Monday, Jun. 17, 1974
The Deadly Pills
Most of the Asiatic folk medicines sold in San Francisco's Chinatown are harmless. Sliced deer horn and powdered tiger penis, which believers in mystical medicine take to increase virility, are unlikely to hurt anything but the buyer's pocketbook. Neither are any of the 58 listed ingredients of another Chinatown favorite for aches and pains: ginseng rejuvenating pills, which are made in Hong Kong and contain such exotica as male mouse droppings, silkworm, rhinoceros horn, amber, turtle shell and myrrh. But this ancient Oriental panacea also contains an unlisted substance: the powerful Western painkiller phenylbutazone, a drug that has been linked with at least five cases of a rare and frequently fatal blood disease among users of ginseng pills.

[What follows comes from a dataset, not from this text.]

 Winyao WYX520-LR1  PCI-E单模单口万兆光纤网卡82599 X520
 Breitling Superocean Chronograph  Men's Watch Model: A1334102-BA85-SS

Doctors first became aware of the problem when Lee Strom, 60, a cook in a Walnut Creek, Calif., restaurant, was admitted to the University of California Medical Center with what Dr. Curt Ries diagnosed as agranulocytosis. The condition, characterized by the body's inability to produce white blood cells, had left Strom weak and feverish and with so severe an infection in his rectal area that doctors were forced to perform a colostomy, bypassing his lower bowel.
An investigation soon revealed the source of his trouble. Strom, suffering from severe back pain, had visited an acupuncturist who prescribed the pills. Analysis showed the pills, which are packaged under different names, to contain phenylbutazone, which both doctors and U.S. Food and Drug Administration officials believe was added so that the pills would have a physiological discernible effect.
Some arthritis victims swear that the foul-smelling pills have relieved their pains quickly. They should; ginseng pills, taken as directed, give users a larger dose of phenylbutazone than is normally prescribed. Even a normal dose can have a serious side effect: from one to ten out of every 1,000 people who take phenylbutazone come down with agranulocytosis. The disease can be lethal. Four of the five persons hospitalized thus far for ginseng-related agranulocytosis (three in San Francisco and one in Minneapolis) came close to death; another San Franciscan died.
Because of the publicity, ginseng rejuvenating pills have now disappeared from stores in the Bay Area's Chinese communities. If they reappear, prospective consumers should steer clear of them. The ingredients listed on their labels may or may not help cure illness; the unlisted items can kill.